[START]

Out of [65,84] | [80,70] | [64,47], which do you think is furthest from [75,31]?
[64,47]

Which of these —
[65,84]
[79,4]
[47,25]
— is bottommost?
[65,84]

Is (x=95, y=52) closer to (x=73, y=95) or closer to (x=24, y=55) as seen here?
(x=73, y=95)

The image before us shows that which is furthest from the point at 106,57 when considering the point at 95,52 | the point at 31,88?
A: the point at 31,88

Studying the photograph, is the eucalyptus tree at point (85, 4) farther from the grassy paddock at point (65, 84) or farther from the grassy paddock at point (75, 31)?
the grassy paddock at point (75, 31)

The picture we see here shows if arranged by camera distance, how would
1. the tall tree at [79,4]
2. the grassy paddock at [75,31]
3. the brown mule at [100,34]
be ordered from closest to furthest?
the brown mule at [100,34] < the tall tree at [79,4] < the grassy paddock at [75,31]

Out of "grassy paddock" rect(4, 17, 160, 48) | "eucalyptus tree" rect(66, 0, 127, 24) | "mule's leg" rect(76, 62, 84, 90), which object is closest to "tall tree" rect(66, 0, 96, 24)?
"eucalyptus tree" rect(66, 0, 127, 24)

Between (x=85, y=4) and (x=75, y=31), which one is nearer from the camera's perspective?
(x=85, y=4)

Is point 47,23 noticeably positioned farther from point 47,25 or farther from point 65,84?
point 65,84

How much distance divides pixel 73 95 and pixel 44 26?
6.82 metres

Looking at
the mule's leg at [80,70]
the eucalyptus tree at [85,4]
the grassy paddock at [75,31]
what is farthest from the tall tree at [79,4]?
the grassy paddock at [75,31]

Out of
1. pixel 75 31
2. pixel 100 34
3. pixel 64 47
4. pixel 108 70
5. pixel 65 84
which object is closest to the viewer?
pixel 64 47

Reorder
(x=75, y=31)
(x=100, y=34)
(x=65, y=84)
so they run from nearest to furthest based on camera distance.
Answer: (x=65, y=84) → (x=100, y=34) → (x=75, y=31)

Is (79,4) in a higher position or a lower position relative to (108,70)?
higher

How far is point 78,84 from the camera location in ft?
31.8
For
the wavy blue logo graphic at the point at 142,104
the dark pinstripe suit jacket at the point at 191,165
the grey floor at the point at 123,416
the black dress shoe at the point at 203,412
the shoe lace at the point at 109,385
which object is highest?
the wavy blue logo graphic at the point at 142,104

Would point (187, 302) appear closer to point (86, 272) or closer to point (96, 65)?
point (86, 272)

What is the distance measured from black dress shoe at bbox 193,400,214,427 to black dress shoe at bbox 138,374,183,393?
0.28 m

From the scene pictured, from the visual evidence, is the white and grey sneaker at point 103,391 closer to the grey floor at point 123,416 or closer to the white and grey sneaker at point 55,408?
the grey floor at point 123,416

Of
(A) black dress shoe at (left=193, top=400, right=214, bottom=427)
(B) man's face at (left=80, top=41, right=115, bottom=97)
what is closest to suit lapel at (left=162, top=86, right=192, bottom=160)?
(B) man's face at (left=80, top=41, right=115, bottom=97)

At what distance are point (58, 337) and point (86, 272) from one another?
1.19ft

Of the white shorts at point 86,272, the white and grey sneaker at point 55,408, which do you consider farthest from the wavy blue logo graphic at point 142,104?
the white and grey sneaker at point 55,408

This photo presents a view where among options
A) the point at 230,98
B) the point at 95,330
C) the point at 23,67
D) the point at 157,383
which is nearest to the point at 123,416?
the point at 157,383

[END]
[START]

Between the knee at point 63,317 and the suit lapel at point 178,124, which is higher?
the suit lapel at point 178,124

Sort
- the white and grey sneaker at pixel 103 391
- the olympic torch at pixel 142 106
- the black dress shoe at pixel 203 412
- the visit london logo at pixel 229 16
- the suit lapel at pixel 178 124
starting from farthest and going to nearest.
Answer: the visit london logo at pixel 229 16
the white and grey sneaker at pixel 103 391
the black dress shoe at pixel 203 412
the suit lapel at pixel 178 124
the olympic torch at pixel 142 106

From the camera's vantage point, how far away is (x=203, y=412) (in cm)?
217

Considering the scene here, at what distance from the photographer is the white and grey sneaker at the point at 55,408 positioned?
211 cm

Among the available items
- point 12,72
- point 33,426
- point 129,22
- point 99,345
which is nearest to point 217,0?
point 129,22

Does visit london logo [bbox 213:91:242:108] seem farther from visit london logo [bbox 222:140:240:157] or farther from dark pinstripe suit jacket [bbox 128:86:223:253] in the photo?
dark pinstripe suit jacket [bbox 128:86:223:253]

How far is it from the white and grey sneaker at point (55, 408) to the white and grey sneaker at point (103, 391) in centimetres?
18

[END]

→ YOUR INSTRUCTIONS: Please reproduce, character for character, the entries from the line containing "Out of [65,84]" down to the line containing "A: the point at 31,88", with both of those lines included.

→ SOLUTION TO THE PROBLEM:
Out of [65,84] | [80,70] | [64,47], which do you think is furthest from [75,31]?
[64,47]

Which of these —
[65,84]
[79,4]
[47,25]
— is bottommost?
[65,84]

Is (x=95, y=52) closer to (x=73, y=95) or closer to (x=24, y=55) as seen here?
(x=73, y=95)

The image before us shows that which is furthest from the point at 106,57 when considering the point at 95,52 | the point at 31,88?
A: the point at 31,88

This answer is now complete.